GIVEN INSTRUCTION 1
Quote the records word for word, starting with the line that contains "In the given photograph, of" and going on through the end of the records.

SOURCE EXCERPT

June progress report
Today, in addition to working on a number of UI improvements, I took some time to create a video to report on my progress one month into this project. So bust out the popcorn and enjoy!
Also, to commemorate this milestone, I bundled up the current trunk files as “version 0.1”. I invite you to try it out! I’d love to get your feedback. 🙂
Konstantin 3:56 am on July 7, 2010 Permalink |
Hey,
I just came across your project on WP Tevern for the first time, and I’m impressed!
Couple of questions:
Will your plugin be i18n ready, though? (always an issue for non-English-native customers)
Do you use WordPress’ Settings API for the admin pages?
(I love plugins and themes that integrate their option pages the way it is intended…)
mitcho/芳貴 2:26 pm on July 7, 2010 Permalink |
I’d definitely like to make sure it’s i18n-compatible. Being Japanese myself, that’s definitely something I hope to ensure down the line. If you test it out and see places where i18n might be an issue, I’d love to get your feedback. 😀
No, I’m not using the settings API right now, but I’ll look into it. Thanks for the tip! 🙂
Eoin 12:07 pm on July 7, 2010 Permalink |
Looks brilliant Mitcho! One thing you didn’t cover in the video — how is this better than using, say, Google Website Optimizer? I can think of a couple of reasons, but I was wondering what your thinking and motivation is.
mitcho/芳貴 2:29 pm on July 7, 2010 Permalink |
The advantages, in my mind, are robustness, extensibility, and ownership:
1. It’s all PHP, server-side selection, so there’s a lot more you can realistically do in terms of different treatments rather than just trying out different strings, say. You could even try out different behavior, or different algorithms for something.
2. I’m trying to build it out to be very extensible, using WordPress-style hooks galore. This means you’ll be able to easily create new metrics. Someone could create a plugin to enable a page view time metric, or a bounce rate metric, or a WP eCommerce checkout revenue metric. All of this is easily possible due to the hooks.

EXTRACTED RECORDS
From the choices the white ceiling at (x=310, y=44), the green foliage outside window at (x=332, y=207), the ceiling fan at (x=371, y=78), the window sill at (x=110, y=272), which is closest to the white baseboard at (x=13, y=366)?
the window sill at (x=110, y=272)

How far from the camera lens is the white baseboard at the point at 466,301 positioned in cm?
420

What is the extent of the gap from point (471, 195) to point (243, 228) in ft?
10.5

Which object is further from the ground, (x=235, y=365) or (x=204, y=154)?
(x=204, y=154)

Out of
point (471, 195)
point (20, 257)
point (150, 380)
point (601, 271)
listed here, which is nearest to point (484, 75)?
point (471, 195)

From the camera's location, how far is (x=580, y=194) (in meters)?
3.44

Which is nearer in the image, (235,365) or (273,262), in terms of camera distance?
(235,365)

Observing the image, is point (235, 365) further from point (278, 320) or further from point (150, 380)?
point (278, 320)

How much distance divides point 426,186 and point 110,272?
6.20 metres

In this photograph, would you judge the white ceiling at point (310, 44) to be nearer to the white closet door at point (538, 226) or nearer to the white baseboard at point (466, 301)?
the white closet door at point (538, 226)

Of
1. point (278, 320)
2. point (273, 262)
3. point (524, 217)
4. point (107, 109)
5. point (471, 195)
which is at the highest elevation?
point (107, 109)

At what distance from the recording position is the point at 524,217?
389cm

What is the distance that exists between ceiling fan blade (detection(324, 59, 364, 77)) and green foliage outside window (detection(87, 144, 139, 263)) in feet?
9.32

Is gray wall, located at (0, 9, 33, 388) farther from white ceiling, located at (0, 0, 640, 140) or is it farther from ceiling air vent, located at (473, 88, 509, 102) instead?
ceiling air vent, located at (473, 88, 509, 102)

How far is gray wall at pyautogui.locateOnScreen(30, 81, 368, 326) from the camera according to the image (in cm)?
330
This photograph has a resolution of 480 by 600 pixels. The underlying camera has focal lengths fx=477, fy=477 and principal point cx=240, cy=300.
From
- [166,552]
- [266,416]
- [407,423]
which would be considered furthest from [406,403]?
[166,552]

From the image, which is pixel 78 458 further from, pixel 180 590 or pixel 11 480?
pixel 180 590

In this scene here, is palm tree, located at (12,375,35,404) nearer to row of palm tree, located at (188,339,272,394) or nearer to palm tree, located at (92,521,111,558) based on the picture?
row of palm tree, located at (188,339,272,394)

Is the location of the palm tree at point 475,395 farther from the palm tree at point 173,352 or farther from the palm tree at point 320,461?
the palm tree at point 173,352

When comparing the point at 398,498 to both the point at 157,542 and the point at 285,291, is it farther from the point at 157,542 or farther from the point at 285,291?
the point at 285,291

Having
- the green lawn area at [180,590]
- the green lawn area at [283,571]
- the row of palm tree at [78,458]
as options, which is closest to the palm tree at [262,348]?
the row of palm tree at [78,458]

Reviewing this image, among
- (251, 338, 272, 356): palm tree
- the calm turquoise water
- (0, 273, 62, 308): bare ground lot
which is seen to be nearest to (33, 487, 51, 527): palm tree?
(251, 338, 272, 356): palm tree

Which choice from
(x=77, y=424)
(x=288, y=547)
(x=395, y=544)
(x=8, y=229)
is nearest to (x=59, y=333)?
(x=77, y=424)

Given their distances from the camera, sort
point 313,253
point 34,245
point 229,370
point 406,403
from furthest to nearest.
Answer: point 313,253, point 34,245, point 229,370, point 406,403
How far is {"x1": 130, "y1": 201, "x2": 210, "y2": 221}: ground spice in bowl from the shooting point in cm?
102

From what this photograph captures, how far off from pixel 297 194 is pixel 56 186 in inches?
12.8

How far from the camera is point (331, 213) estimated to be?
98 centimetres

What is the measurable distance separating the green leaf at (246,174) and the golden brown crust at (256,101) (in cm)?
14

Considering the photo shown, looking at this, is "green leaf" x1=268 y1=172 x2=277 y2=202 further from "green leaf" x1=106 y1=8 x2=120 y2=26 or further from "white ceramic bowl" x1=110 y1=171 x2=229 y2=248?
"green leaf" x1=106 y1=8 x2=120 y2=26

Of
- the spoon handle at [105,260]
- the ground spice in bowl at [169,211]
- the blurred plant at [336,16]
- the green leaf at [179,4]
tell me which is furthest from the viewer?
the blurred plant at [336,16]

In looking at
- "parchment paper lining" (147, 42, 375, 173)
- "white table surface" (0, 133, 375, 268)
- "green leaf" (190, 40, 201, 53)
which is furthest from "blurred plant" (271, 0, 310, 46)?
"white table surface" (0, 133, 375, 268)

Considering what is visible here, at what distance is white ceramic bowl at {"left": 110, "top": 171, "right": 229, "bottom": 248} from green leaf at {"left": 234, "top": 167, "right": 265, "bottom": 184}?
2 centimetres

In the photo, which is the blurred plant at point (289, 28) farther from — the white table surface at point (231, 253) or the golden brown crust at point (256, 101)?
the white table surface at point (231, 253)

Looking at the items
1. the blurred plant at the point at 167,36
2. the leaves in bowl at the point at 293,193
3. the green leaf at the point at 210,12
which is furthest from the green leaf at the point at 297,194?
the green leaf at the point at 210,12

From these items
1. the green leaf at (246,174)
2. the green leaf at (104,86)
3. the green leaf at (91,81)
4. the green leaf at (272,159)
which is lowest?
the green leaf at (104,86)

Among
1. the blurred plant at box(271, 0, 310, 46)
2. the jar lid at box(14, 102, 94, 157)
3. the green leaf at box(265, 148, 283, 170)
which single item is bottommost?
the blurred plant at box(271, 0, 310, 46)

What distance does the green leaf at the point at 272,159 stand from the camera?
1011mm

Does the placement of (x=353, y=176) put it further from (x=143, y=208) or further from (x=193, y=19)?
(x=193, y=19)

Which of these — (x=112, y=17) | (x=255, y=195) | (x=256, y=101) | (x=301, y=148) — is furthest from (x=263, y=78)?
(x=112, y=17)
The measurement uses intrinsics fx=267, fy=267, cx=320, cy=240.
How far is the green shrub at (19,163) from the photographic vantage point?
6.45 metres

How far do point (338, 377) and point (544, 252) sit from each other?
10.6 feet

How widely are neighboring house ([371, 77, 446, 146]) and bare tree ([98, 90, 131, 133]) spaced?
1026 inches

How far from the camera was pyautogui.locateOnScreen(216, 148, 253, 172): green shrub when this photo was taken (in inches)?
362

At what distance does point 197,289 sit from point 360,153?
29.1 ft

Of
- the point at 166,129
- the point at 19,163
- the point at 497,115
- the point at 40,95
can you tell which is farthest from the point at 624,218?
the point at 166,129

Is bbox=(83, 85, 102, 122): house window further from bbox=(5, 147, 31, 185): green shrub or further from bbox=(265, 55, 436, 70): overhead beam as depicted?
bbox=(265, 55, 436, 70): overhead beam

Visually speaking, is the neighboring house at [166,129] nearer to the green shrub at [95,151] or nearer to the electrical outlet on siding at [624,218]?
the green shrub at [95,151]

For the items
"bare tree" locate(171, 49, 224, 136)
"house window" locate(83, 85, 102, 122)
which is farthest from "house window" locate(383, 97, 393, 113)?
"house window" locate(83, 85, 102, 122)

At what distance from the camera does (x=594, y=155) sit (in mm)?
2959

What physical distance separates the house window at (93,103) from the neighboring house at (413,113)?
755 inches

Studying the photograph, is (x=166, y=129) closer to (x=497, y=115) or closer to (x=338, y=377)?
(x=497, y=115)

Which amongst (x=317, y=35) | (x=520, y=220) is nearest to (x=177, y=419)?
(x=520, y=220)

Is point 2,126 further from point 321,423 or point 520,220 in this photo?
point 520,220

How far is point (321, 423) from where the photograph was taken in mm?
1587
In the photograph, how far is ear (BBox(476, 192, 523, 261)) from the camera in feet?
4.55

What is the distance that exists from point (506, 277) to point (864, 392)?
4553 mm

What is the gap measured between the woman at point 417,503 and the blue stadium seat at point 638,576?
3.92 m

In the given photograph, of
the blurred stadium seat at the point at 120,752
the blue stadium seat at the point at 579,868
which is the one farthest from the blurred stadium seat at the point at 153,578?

GIVEN INSTRUCTION 2
Print the passage of the June progress report word for word, starting with "(I love plugins" and going on through "and motivation is.".

REPLY 1
In the given photograph, of
the blurred stadium seat at the point at 120,752
the blue stadium seat at the point at 579,868
which is the one farthest from the blurred stadium seat at the point at 153,578?

REPLY 2
(I love plugins and themes that integrate their option pages the way it is intended…)
mitcho/芳貴 2:26 pm on July 7, 2010 Permalink |
I’d definitely like to make sure it’s i18n-compatible. Being Japanese myself, that’s definitely something I hope to ensure down the line. If you test it out and see places where i18n might be an issue, I’d love to get your feedback. 😀
No, I’m not using the settings API right now, but I’ll look into it. Thanks for the tip! 🙂
Eoin 12:07 pm on July 7, 2010 Permalink |
Looks brilliant Mitcho! One thing you didn’t cover in the video — how is this better than using, say, Google Website Optimizer? I can think of a couple of reasons, but I was wondering what your thinking and motivation is.